(Task to carry out)
Pick out each line in the rows below that contains the string "faucet", and copy those lines. Matching is case-sensitive.

(Items from a dataset)
= = =

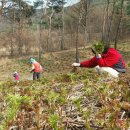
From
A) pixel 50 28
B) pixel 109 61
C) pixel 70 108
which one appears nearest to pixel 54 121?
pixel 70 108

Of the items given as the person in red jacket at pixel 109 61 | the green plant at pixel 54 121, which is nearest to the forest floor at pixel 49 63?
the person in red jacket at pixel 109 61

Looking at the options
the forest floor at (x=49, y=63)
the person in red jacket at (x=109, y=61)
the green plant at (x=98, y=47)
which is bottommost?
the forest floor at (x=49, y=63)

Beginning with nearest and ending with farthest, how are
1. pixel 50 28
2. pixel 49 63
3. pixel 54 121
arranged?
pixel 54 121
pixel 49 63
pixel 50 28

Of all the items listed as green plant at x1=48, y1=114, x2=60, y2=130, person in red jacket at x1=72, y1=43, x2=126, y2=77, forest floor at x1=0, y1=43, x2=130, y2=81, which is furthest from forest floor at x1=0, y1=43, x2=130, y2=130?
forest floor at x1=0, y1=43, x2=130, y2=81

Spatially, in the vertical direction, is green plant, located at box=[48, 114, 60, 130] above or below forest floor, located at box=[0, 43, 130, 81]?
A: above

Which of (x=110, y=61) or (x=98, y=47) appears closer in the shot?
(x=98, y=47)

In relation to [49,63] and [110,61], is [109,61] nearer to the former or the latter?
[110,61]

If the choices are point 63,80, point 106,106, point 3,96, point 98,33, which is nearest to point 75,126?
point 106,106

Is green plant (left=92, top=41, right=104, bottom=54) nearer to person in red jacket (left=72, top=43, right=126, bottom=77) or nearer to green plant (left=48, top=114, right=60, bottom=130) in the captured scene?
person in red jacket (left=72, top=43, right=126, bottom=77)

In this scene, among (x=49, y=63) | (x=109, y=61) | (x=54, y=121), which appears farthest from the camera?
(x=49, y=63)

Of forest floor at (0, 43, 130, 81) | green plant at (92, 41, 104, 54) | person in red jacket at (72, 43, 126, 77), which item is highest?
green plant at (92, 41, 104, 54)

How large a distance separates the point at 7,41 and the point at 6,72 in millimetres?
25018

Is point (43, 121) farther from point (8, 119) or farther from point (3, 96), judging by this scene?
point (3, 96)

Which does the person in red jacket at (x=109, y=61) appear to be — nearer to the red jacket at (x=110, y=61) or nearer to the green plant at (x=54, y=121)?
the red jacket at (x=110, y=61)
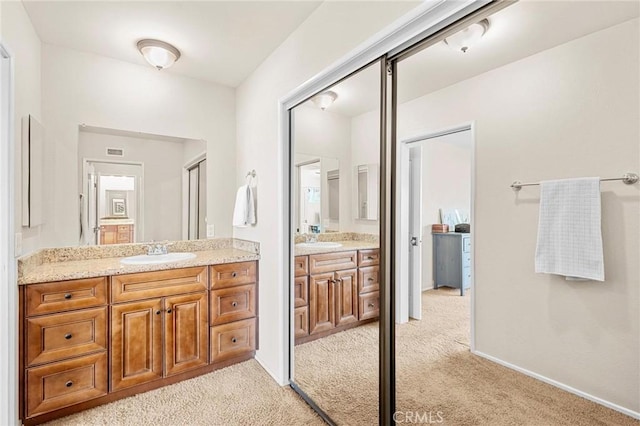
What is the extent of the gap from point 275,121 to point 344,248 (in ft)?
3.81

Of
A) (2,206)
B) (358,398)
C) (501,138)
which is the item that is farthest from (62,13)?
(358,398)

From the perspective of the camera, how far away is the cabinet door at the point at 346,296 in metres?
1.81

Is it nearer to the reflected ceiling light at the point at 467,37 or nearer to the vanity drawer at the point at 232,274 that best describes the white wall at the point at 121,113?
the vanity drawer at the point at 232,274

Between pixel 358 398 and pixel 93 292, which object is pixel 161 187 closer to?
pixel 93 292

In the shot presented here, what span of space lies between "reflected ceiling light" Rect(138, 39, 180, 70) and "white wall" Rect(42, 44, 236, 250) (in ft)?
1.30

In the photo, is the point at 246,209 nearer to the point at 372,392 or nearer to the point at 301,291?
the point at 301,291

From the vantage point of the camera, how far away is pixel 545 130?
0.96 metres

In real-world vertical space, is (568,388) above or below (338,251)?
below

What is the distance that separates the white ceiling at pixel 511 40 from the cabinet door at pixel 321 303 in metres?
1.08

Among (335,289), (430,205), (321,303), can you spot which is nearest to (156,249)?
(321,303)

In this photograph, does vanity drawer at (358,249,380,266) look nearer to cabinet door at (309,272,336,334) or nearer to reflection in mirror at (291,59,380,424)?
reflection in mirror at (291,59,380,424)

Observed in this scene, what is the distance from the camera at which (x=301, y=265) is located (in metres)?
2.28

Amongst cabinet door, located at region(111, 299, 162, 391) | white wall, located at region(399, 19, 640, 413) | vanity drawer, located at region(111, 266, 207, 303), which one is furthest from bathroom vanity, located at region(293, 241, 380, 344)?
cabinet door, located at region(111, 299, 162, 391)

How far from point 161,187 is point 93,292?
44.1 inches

= = =

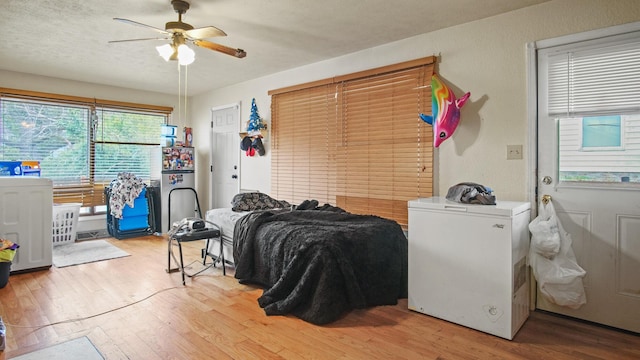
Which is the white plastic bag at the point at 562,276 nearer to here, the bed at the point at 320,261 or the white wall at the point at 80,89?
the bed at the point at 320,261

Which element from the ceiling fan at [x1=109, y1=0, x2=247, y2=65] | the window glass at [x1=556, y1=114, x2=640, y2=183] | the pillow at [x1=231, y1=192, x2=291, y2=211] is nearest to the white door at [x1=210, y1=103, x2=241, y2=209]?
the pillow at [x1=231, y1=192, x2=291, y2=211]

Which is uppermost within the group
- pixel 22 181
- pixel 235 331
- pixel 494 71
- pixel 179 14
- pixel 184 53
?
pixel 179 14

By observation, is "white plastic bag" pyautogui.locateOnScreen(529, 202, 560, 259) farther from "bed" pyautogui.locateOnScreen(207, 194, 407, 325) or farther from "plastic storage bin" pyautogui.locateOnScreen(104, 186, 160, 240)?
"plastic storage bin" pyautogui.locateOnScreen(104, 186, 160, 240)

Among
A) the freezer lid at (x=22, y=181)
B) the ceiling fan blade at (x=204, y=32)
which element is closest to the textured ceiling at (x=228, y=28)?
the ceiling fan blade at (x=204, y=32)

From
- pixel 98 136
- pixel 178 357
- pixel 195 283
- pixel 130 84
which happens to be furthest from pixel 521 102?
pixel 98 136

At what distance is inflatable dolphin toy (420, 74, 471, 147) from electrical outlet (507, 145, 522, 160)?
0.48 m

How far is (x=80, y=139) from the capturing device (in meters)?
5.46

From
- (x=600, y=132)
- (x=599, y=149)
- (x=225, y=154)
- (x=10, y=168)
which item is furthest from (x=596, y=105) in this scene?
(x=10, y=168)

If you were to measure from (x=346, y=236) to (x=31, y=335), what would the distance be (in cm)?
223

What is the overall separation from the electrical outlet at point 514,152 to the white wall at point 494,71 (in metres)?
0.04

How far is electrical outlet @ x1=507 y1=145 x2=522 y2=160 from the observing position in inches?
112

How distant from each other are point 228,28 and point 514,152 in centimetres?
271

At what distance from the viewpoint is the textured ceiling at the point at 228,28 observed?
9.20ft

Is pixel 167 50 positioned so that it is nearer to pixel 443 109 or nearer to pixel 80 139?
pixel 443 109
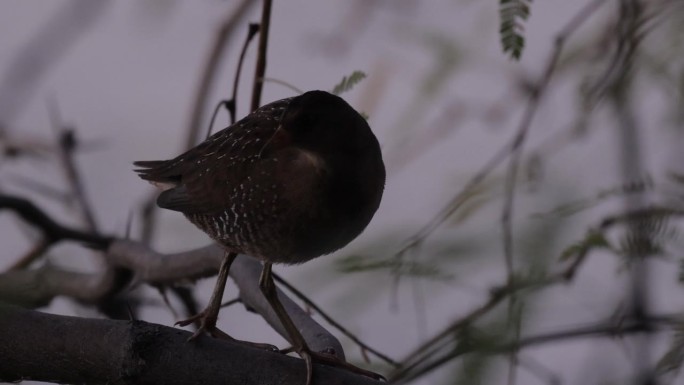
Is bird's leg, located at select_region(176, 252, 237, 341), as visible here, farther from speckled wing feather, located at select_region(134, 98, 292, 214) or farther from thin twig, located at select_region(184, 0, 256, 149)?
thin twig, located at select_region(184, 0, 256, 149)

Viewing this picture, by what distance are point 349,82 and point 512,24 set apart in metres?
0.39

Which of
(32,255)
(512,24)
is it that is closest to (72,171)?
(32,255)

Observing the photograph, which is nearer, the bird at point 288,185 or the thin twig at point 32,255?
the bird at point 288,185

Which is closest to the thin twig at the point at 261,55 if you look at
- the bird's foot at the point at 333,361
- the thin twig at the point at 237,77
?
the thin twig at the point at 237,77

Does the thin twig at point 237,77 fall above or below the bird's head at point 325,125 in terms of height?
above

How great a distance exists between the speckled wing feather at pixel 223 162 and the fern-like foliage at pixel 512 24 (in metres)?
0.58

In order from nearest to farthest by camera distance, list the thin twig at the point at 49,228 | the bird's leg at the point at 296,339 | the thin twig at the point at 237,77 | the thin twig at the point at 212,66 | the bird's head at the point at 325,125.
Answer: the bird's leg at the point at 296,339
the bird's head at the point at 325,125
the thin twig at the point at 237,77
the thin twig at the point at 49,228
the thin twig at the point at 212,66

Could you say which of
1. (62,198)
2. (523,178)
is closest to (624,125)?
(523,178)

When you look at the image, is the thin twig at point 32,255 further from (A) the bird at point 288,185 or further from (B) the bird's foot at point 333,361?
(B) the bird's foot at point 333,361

= = =

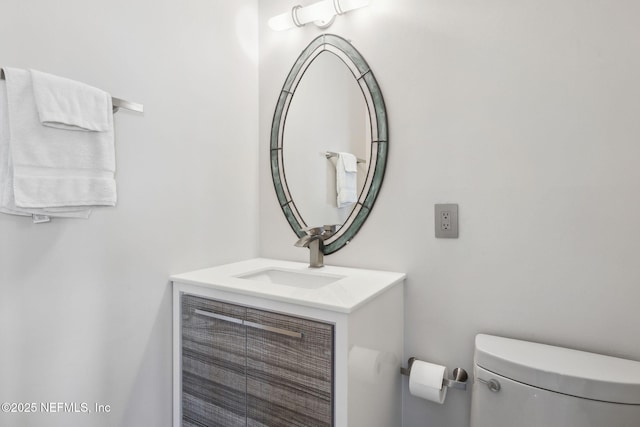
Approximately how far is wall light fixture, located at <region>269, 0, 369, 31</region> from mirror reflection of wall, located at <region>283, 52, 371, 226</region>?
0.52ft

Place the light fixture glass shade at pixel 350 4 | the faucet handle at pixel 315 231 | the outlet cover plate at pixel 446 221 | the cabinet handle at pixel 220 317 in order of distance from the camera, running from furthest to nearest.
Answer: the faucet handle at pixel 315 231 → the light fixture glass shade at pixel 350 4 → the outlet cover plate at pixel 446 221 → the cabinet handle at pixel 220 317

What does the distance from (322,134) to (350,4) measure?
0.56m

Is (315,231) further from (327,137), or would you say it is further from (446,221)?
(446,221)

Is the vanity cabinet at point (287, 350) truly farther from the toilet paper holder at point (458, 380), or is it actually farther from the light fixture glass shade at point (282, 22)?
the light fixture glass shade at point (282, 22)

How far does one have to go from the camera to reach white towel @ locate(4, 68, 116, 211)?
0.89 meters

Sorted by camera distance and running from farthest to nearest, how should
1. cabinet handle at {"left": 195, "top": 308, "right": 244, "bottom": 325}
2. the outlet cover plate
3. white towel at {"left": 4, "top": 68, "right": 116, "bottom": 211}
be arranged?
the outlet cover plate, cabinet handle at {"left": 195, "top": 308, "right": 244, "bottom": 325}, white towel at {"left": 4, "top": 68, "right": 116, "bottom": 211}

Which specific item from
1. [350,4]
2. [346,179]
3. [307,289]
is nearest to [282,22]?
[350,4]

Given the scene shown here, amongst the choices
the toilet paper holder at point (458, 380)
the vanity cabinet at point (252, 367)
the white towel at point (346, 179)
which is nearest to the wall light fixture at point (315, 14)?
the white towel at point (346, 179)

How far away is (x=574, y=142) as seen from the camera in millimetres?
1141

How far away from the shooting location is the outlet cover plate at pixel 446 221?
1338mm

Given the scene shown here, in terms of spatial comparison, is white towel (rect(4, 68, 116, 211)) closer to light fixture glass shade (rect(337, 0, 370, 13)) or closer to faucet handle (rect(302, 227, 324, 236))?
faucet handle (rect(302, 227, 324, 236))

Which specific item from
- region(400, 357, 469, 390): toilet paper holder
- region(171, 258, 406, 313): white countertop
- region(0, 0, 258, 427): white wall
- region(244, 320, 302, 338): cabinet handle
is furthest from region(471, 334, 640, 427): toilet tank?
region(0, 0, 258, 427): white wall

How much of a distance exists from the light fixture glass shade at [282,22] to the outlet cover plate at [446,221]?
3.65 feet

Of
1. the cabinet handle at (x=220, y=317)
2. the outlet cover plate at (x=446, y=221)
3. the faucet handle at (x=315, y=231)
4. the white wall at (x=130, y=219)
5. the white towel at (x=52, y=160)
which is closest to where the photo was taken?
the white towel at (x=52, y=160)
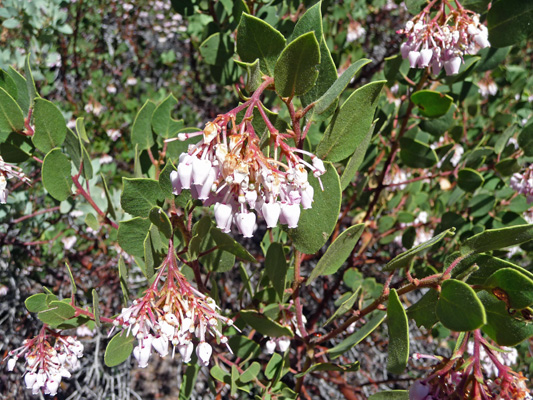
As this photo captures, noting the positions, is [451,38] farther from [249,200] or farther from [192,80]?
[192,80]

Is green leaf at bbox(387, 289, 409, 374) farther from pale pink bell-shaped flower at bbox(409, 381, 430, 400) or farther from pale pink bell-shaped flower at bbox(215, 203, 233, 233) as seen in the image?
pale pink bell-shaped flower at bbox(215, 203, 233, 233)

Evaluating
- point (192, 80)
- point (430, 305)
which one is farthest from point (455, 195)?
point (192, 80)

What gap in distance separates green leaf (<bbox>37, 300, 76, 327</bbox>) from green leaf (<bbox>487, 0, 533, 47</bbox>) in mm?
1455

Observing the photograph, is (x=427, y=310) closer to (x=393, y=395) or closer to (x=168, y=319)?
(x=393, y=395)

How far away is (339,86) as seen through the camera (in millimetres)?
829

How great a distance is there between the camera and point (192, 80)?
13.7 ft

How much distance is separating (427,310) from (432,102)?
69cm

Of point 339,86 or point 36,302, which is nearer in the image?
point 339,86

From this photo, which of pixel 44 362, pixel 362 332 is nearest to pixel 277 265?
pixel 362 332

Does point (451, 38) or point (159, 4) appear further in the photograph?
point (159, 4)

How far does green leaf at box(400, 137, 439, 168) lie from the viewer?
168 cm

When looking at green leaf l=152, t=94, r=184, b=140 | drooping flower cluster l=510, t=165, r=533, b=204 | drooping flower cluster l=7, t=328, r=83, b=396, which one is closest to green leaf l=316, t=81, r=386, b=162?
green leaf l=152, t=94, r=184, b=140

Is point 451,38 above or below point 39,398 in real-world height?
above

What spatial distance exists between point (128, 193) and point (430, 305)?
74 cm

= = =

(Task solution)
Place the light fixture glass shade at pixel 350 4 | the faucet handle at pixel 315 231 | the outlet cover plate at pixel 446 221 | the cabinet handle at pixel 220 317 in order of distance from the camera, running from furthest to nearest.
Answer: the faucet handle at pixel 315 231 → the light fixture glass shade at pixel 350 4 → the outlet cover plate at pixel 446 221 → the cabinet handle at pixel 220 317
Given the scene shown here, in terms of spatial comparison, is white towel (rect(4, 68, 116, 211)) closer to light fixture glass shade (rect(337, 0, 370, 13)) or closer to faucet handle (rect(302, 227, 324, 236))?
faucet handle (rect(302, 227, 324, 236))
3. the faucet handle at (x=315, y=231)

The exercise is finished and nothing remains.